By contrast, the half-equation for lithium metal losing an electron has a very negative E^⦵ value (-3.04 V):

Li⁺_(aq) + e^- ➔ Li_(s) E^⦵ = -3.04 V

This negative E^⦵ value indicates that the forward reaction is not favoured. Rather, lithium metal very readily undergoes oxidation to form lithium ions, so is a strong reducing agent.

Calculating cell potentials from E^⦵ values

Standard electrode potentials can be used to calculate the standard cell potential (E^⦵_cell) for an electrochemical cell:

Write the reduction half-reactions for both species.
Determine which reaction occurs in the oxidation direction (more negative E^⦵) and which occurs in the reduction direction (more positive E^⦵).
Combine the half-reactions to give the overall redox reaction.
Calculate E^⦵_cellusing the equation:

Ecell⊖=Ereduced⊖−Eoxidised⊖

Worked example 1 - Calculating E^⦵_cell for anelectrochemical cell

Calculate E^⦵_cell for a cell comprising copper and silver ions, given the standard electrode potential data below. The overall reaction is:

Cu_(s) + 2Ag⁺_(aq) ➔ Cu²⁺_(aq) + 2Ag_(s)

Half reaction	E^⦵ (V)
Cu²⁺_(aq) + 2e^- ⇌ Cu_(s)	+0.34
Ag⁺_(aq) + e^- ⇌ Ag_(s)	+0.80

Step 1: Identify oxidation and reduction half-reactions

The copper half-reaction proceeds in the oxidation direction (Cu_(s) ➔ Cu²⁺_(aq) + 2e^-), as indicated by its lower positive E^⦵ value relative to silver's half-reaction.

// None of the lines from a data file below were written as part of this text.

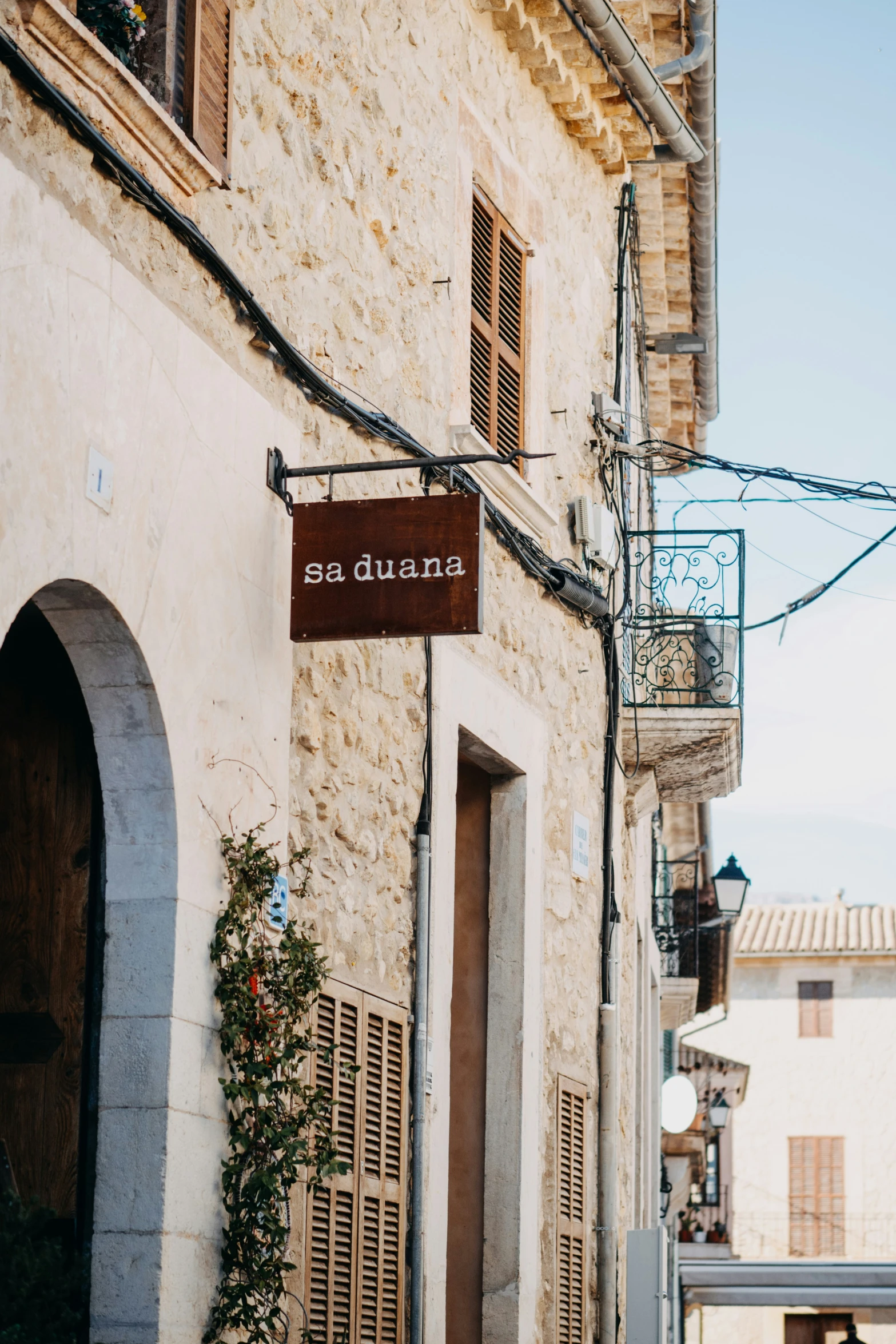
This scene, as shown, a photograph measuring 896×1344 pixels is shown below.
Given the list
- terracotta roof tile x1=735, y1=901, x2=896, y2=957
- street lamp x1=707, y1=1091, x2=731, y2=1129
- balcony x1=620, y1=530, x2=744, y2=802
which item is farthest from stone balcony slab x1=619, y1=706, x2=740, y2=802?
terracotta roof tile x1=735, y1=901, x2=896, y2=957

The silver half-reaction proceeds in the reduction direction (Ag⁺_(aq) + e^- ➔ Ag_(s)), as indicated by its higher E^⦵ value.

Step 2: Equation

Ecell⊖=Ereduced⊖−Eoxidised⊖

Step 3: Substitution and correct evaluation

Ecell⊖=+0.80−(+0.34)=+0.46 V

Worked example 2 - Calculating E^⦵_cell for an electrochemical cell

Calculate E^⦵_cell for a cell comprising sodium metal and chlorine gas, given the standard electrode potential data below. The overall reaction is:

2Na_(s) + Cl_2(g) ➔ 2Na⁺_(aq) + 2Cl^-_(aq)

Half reaction	E^⦵ (V)
Na⁺_(aq) + e^- ⇌ Na_(s)	-2.71
Cl₂_(g) + 2e^- ⇌ 2Cl^-_(aq)	+1.36

Step 1: Identify oxidation and reduction half-reactions

The sodium half-reaction proceeds in the oxidation direction (Na_(s) ➔ Na⁺_(aq) + e^-), as indicated by its lower (i.e. negative) E^⦵ value relative to chlorine's half-reaction.

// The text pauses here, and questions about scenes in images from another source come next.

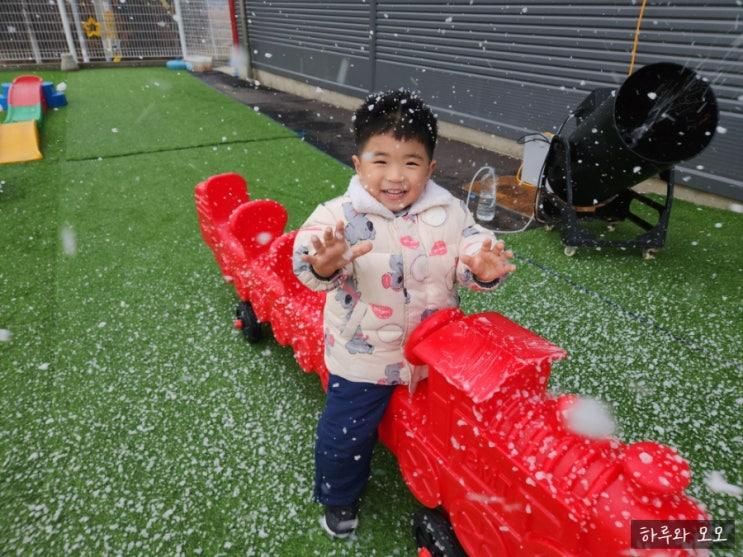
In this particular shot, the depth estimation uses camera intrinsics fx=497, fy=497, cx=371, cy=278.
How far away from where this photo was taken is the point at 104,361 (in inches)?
104

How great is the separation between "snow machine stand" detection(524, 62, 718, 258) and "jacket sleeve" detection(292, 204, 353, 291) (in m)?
2.42

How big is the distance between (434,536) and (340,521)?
36cm

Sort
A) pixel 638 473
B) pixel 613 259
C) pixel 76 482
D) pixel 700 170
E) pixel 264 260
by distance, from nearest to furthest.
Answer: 1. pixel 638 473
2. pixel 76 482
3. pixel 264 260
4. pixel 613 259
5. pixel 700 170

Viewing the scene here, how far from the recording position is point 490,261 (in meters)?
1.47

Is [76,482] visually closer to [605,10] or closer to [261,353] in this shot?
[261,353]

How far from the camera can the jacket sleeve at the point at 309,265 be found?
58.3 inches

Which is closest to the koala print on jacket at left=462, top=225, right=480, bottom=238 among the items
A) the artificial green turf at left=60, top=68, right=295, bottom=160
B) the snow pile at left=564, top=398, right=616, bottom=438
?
the snow pile at left=564, top=398, right=616, bottom=438

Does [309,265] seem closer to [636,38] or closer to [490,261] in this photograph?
[490,261]

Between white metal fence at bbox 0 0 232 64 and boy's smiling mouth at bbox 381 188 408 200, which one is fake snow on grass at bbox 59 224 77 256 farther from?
white metal fence at bbox 0 0 232 64

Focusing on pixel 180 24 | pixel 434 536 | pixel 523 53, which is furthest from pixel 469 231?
pixel 180 24

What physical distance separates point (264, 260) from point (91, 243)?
2161 millimetres

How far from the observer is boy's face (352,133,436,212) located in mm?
1519

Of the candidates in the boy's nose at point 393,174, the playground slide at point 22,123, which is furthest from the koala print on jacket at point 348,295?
the playground slide at point 22,123

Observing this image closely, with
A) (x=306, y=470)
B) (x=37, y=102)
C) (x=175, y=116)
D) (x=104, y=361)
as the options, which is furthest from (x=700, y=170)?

The chlorine half-reaction proceeds in the reduction direction (Cl_2(g) + 2e^- ➔ 2Cl^-_(aq)), as indicated by its higher (i.e. positive) E^⦵ value.

Step 2: Equation

Ecell⊖=Ereduced⊖−Eoxidised⊖

Step 3: Substitution and correct evaluation

Ecell⊖=+1.36−(−2.71)=+4.07 V

Predicting reaction feasibility using electrode potentials

To predict if a redox reaction will occur spontaneously, compare the standard reduction potentials of the two half-reactions.

The half-reaction with the more negative E^⦵ will proceed in the oxidation direction, while the half-reaction with the more positive E^⦵ will proceed in the reduction direction.

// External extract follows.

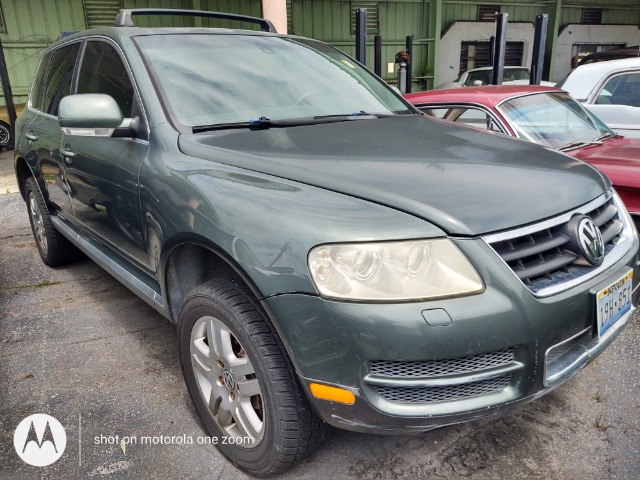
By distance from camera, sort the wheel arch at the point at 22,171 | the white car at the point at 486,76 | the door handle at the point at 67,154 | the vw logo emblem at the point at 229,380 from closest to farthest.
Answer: the vw logo emblem at the point at 229,380 < the door handle at the point at 67,154 < the wheel arch at the point at 22,171 < the white car at the point at 486,76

If the resulting E^⦵_cell is positive, the reaction is feasible under standard conditions. The more positive the value of E^⦵_cell, the more feasible the redox reaction is.

Worked example 3 - Predicting the feasibility of a redox reaction

Calculate E^⦵_cell for the cell comprising of MnO₄^- ions and Fe²⁺ ions, given the following standard electrode potentials.

Determine whether the reaction is spontaneous under standard conditions.

Half reaction	E^⦵ (V)
MnO₄^-_(aq) + 8H⁺_(aq) + 5e^- ➔ Mn²⁺_(aq) + 4H₂O_(l)	+1.51
Fe³⁺_(aq) + e^- ➔ Fe²⁺_(aq)	+0.77

Step 1: Compare standard reduction potentials

The half-reaction involving manganese has a more positive E^⦵ value, indicating it proceeds in the reduction direction:

MnO₄^-_(aq) + 8H⁺_(aq) + 5e^- ➔ Mn²⁺_(aq) + 4H₂O_(l)

The half-reaction involving iron has a less positive E^⦵ value, indicating it proceeds in the oxidation direction:

Fe²⁺_(aq) ➔ Fe³⁺_(aq) + e^-

Step 2: Equation

Ecell⊖=Ereduced⊖−Eoxidised⊖

Step 3: Substitution and correct evaluation

Ecell⊖=+1.51−(+0.77)=+0.74 V

Step 4: Predict feasibility

As E^⦵_cell is positive, the reaction between MnO₄^- and Fe²⁺ ions is spontaneous under standard conditions.